我有一棵树:
(A . ((C . ((D . nil)(E . nil)))
(B . ((F . nil)(G . nil)))))
我想把这棵树变成:
((A C D) (A C E) (A B F) (A B G))
我已经实现了这个功能:
(defun tree->paths (tree &optional buff)
(labels ((recurse (follow-ups extended-list)
(if follow-ups
(append (list (tree->paths (car follow-ups) extended-list))

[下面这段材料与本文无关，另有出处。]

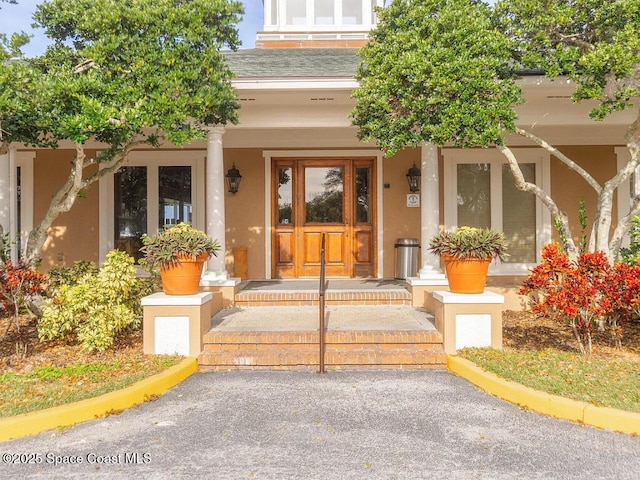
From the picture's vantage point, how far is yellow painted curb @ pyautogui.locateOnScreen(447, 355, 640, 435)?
2.89 m

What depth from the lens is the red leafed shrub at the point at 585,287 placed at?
13.1 ft

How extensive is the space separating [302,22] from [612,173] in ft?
24.8

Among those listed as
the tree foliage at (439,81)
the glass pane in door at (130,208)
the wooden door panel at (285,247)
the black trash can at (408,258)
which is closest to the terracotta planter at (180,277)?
the tree foliage at (439,81)

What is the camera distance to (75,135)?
432cm

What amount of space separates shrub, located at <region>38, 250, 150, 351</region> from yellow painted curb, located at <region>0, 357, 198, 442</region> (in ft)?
3.42

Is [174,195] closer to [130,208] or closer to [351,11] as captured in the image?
[130,208]

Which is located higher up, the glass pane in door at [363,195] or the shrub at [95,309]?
the glass pane in door at [363,195]

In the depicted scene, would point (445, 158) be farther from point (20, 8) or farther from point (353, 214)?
point (20, 8)

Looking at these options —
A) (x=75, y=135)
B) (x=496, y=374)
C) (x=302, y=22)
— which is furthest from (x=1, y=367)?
(x=302, y=22)

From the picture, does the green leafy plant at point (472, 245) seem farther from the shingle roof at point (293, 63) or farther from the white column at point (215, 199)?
the white column at point (215, 199)

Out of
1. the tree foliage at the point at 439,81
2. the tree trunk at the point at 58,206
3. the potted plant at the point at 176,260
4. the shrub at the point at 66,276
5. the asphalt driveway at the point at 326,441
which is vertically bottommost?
the asphalt driveway at the point at 326,441

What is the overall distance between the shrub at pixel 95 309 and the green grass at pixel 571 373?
12.0 feet

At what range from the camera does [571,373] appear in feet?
12.1

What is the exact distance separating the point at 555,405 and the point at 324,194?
5.61 meters
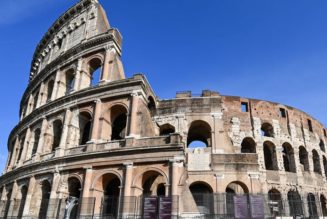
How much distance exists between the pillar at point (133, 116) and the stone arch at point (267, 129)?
36.6ft

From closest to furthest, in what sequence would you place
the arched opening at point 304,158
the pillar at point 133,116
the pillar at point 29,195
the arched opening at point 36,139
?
the pillar at point 133,116, the pillar at point 29,195, the arched opening at point 36,139, the arched opening at point 304,158

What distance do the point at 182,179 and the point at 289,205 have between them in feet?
15.7

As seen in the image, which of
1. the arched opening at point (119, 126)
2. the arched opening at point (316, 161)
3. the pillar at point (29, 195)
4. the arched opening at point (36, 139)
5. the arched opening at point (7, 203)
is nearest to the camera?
the pillar at point (29, 195)

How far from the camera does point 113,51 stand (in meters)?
19.0

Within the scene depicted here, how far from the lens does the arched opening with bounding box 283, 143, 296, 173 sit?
2198cm

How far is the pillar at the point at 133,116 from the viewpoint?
15469mm

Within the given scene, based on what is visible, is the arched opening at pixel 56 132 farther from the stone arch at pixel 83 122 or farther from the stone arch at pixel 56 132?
the stone arch at pixel 83 122

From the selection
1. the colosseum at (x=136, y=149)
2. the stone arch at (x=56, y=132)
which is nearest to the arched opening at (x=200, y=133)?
the colosseum at (x=136, y=149)

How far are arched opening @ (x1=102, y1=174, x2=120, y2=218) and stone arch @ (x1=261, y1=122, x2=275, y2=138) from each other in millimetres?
11922

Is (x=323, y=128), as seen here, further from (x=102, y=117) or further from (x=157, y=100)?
(x=102, y=117)

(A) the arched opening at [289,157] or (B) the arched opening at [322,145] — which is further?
(B) the arched opening at [322,145]

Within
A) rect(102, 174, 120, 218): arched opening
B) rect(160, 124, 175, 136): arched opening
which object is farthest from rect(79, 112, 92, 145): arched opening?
rect(160, 124, 175, 136): arched opening

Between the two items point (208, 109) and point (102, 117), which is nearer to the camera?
point (102, 117)

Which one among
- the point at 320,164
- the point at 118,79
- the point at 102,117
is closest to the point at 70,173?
the point at 102,117
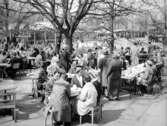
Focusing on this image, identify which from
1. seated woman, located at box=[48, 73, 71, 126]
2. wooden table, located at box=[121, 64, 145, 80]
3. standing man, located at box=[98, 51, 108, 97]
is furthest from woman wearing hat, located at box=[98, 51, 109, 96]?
seated woman, located at box=[48, 73, 71, 126]

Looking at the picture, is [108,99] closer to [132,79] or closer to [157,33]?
[132,79]

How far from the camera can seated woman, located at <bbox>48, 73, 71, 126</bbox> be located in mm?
6965

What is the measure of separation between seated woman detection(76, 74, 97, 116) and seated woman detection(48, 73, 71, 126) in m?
0.40

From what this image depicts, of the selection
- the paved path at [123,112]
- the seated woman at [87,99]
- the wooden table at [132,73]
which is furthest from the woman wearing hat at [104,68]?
the seated woman at [87,99]

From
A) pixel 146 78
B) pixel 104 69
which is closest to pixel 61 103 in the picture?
pixel 104 69

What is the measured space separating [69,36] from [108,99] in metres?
3.56

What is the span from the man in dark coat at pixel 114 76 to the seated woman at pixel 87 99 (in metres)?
2.94

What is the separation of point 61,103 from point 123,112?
2493mm

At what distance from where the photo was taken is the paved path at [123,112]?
25.2 ft

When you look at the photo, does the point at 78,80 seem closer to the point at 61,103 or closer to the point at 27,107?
the point at 27,107

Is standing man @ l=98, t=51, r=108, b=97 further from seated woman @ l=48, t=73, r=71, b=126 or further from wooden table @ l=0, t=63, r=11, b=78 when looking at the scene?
wooden table @ l=0, t=63, r=11, b=78

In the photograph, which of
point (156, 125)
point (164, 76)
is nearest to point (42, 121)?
point (156, 125)

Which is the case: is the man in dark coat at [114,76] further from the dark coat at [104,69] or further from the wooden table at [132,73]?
the wooden table at [132,73]

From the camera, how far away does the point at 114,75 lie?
1031 cm
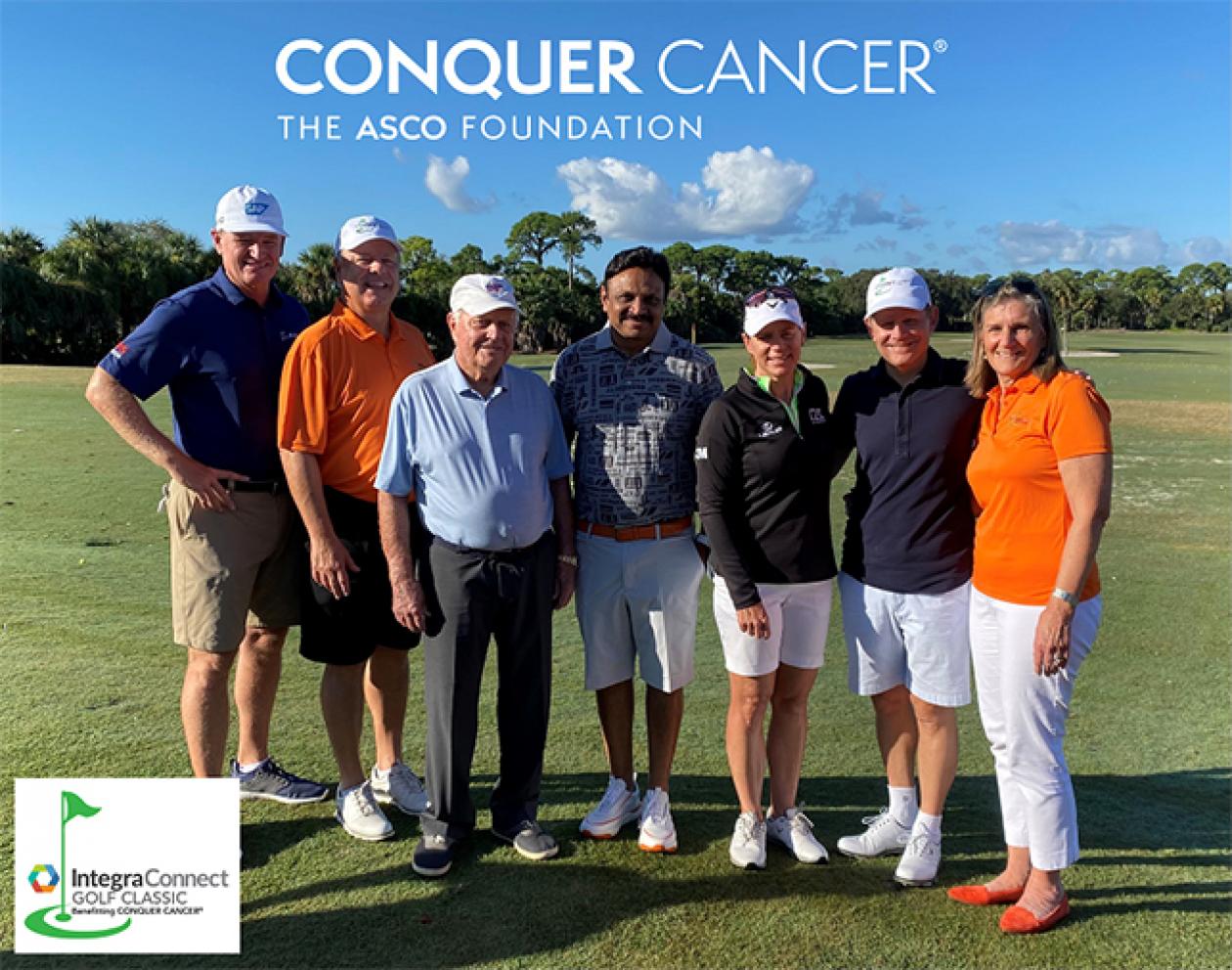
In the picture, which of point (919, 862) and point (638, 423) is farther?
point (638, 423)

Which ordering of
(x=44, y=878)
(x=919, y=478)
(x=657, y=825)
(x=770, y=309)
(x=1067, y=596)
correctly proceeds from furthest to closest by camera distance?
1. (x=657, y=825)
2. (x=770, y=309)
3. (x=919, y=478)
4. (x=44, y=878)
5. (x=1067, y=596)

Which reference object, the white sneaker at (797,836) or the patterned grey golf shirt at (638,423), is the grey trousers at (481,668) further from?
the white sneaker at (797,836)

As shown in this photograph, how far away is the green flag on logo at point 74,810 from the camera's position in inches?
131

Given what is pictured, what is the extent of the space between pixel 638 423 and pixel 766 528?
0.59 m

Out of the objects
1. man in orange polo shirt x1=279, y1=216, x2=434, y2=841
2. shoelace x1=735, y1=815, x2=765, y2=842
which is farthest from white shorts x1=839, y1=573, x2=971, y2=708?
man in orange polo shirt x1=279, y1=216, x2=434, y2=841

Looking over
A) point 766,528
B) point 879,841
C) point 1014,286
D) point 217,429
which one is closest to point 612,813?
point 879,841

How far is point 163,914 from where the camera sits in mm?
3104

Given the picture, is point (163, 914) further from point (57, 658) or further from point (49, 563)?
point (49, 563)

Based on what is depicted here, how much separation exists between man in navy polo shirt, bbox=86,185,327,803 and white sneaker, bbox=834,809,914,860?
91.7 inches

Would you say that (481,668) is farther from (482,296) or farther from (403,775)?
(482,296)

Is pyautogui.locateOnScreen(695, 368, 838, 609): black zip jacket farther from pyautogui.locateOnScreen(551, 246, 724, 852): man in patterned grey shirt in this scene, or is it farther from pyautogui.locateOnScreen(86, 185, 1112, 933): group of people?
pyautogui.locateOnScreen(551, 246, 724, 852): man in patterned grey shirt

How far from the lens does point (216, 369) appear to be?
3.64 metres

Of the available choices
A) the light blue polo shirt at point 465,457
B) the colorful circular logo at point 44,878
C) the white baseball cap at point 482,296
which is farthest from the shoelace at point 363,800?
the white baseball cap at point 482,296

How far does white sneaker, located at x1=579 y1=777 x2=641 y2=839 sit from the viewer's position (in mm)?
3684
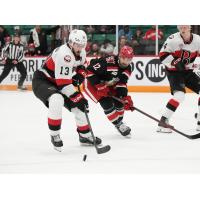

(recurse (cdr follow-ups) extended-list))
nil)))
(rstyu:aif (cdr tree)
(recurse it (append buff (list (car tree))))
(append buff (list (car tree))))))
但应用它会导致:
(tree->paths '(A . ((C . ((D . nil) (E . nil)))
(B . ((F . nil) (G . nil))))))
=>
(((A C D) (A C E)) ((A B F) (A B G)))
我必须在递归中错过某种追加/合并但我没有看到它。
答案 0 :(得分:1)
您必须删除list
(append (list (tree->paths
tree->paths返回路径列表; recurse也一样。因此,它们可以在list调用中附加而不包装。
答案 1 :(得分:0)
当我在问题中尝试时,我重新开始并选择了反向方法,将叶子转换为root而不是root to leaf:
(defun tree->paths2 (tree)
(labels ((recurse (follow-ups)
(if follow-ups
(append (tree->paths2 (car follow-ups))
(recurse (cdr follow-ups)))
nil)))
(rstyu:aif (cdr tree)
(mapcar #'(lambda(arg)
(cons (car tree) arg))
(recurse it))
(list tree))))
(tree->paths2 '(A . ((C . ((D . nil) (E . nil)))
(B . ((F . nil) (G . nil))))))
=>
((A C D) (A C E) (A B F) (A B G))
但如果有办法解决我的第一种方法,我宁愿接受这样的解决方案作为答案。
答案 2 :(得分:0)
在这里,我试图重写它以便线性工作(因为你的原始函数会耗尽堆栈空间)。然而,在这样做的时候,我发现了一些你可能会考虑的东西,通常是你最初的想法:
(defun tree-to-paths (tree)
(loop with node = tree
with trackback = nil
with result = nil
with head = nil
with head-trackback = nil
while (or node trackback) do
(cond
((null node)
(setf node (car trackback)
trackback (cdr trackback)
result (cons head result)
head (car head-trackback)
head-trackback (cdr head-trackback)))
((consp (car node))
(setf trackback (cons (cdr node) trackback)
head-trackback (cons head head-trackback)
head (copy-list head)
node (car node)))
(t (setf head (cons (car node) head)
node (cdr node))))
finally (return (nreverse (mapcar #'nreverse result)))))
在您的示例数据中,您想要接收的结果似乎直观正确,但您也可以将其视为有更多路径,例如:
A -> C -> NIL - 从查看您的数据来看,这个结果似乎是多余的,但总的来说,您可能也希望得到这些结果/通常很难将它们全部过滤掉。